01 Maret 2024
13:20 WIB
Penulis: Yoseph Krishna
JAKARTA - Pemerintah melalui Kementerian Koordinator Bidang Kemaritiman dan Investasi optimis ekosistem baterai kendaraan listrik di Indonesia bisa tumbuh dan kompetitif.
Deputi Bidang Koordinasi Investasi dan Pertambangan Kementerian Koordinator Bidang Kemaritiman dan Investasi Septian Hario Seto mengatakan, pihaknya tengah mendorong hilirisasi baterai dari segala lini.
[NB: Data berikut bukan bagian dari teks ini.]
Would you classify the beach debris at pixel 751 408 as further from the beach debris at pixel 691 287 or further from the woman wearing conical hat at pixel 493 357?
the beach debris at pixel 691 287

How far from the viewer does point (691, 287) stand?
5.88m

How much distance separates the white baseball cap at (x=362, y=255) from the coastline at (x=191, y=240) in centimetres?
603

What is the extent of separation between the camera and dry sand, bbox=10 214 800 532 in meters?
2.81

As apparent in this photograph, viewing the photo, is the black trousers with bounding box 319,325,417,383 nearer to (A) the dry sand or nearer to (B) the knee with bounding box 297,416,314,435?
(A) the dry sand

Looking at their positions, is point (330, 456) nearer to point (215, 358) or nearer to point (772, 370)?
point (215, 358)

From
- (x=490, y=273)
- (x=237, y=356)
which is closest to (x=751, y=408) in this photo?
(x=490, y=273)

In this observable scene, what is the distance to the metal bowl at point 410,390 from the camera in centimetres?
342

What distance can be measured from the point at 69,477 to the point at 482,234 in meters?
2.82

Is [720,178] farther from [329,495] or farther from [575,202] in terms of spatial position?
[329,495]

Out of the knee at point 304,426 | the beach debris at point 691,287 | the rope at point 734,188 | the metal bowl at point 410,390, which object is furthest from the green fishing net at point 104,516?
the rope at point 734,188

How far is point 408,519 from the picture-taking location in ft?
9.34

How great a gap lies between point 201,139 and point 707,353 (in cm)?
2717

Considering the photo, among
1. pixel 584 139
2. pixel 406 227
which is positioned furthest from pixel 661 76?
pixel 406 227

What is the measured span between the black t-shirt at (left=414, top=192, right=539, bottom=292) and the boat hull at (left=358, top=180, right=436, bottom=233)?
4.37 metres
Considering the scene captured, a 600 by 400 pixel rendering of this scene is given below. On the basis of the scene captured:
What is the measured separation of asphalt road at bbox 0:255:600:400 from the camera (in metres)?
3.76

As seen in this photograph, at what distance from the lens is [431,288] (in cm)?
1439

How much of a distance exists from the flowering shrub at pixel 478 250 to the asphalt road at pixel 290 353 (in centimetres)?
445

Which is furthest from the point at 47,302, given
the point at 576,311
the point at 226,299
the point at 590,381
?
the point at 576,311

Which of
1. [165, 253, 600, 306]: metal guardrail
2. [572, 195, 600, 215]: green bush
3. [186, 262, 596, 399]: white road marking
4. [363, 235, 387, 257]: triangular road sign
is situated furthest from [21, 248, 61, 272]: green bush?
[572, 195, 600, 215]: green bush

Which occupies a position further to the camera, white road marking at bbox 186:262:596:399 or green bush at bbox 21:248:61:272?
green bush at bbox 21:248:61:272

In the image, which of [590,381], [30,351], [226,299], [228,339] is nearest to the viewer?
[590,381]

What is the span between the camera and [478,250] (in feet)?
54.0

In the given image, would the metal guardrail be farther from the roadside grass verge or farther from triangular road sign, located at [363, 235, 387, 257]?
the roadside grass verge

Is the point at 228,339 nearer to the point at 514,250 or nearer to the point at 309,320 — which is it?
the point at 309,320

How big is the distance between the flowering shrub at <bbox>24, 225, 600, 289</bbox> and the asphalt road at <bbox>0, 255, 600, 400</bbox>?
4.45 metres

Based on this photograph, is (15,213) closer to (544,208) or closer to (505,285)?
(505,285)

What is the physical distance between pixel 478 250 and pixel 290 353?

"Jadi untuk fasilitas High Pressure Acid Leaching (HPAL), prekursor, katoda, hingga lithium refinery meski tidak berkaitan sama nikel, ini sedang kita dorong dan investasinya sudah mulai banyak masuk," sebut Seto dalam sesi diskusi salah satu stasiun TV swasta nasional, Kamis (29/2).
Artinya bukan hanya dari sisi nikel, Seto meyakini ekosistem baterai lithium di Indonesia juga bisa semakin lengkap dalam 2-3 tahun mendatang.
"Dari lithium refinery, anoda, copper foil, itu akan terbentuk. Jadi kita nanti Indonesia akan compete dengan negara lain bukan hanya soal nikel, tapi juga kita punya ekosistem mobil listrik, ekosistem baterai listrik juga yang kompetitif," kata dia.
Baca Juga: China Batasi Ekspor Grafit, Industri Baterai RI 'Gigit Jari'
Khusus untuk copper atau tembaga, Seto melihat komoditas itu punya tren konsumsi yang terus meningkat dalam rangka membentuk ekosistem kendaraan listrik.
Pasalnya, dibutuhkan sekitar 50 kg tembaga untuk produksi satu unit mobil listrik. Beberapa produsen mobil listrik pun dia katakan telah mendatangi pemerintah dan menanyakan soal kesediaan copper.
"Jadi ada pabrikan EV datang ke Indonesia, ke saya selalu bertanya bisa atau tidak dapat supply copper? Karena ini penambahan supplynya tidak seperti nikel yang bisa dilakukan dengan cepat," imbuhnya.
Baca Juga: Pertamina Siap Pasok Green Coke Untuk Industri Baterai
Dalam menggenjot produksi tembaga, Seto menjelaskan pemerintha punya tantangan dalam bentuk kebutuhan capital expenditure (capex) yang besar. Besarnya kebutuhan capex itu dimulai dari pengembangan greenfield hingga operasional smelter yang membutuhkan waktu lama.
"Jadi saya kira kita punya Freeport, Amman, itu membuat positioning kita bagus. Ini makanya harga copper relatif masih cukup tinggi," ucap Seto.
Di sisi lain, Seto tak menampik recycling tembaga masih sangat rendah. Sebagai pembanding, peluang recycling pada komoditas nikel mencapai 99%, sedangkan copper hanya sekitar 60%. Hal tersebut menjadi penyebab suplai primer tembaga masih akan mengandalkan tambang.
"Sehingga kita harus manfaatkan ini, kita dorong Freeport bangun smelter, kita tarik hilirisasinya, ada copper foil pabrikan yang dibangun di depan smelternya PT Freeport di Gresik, Jawa Timur," ucap Seto.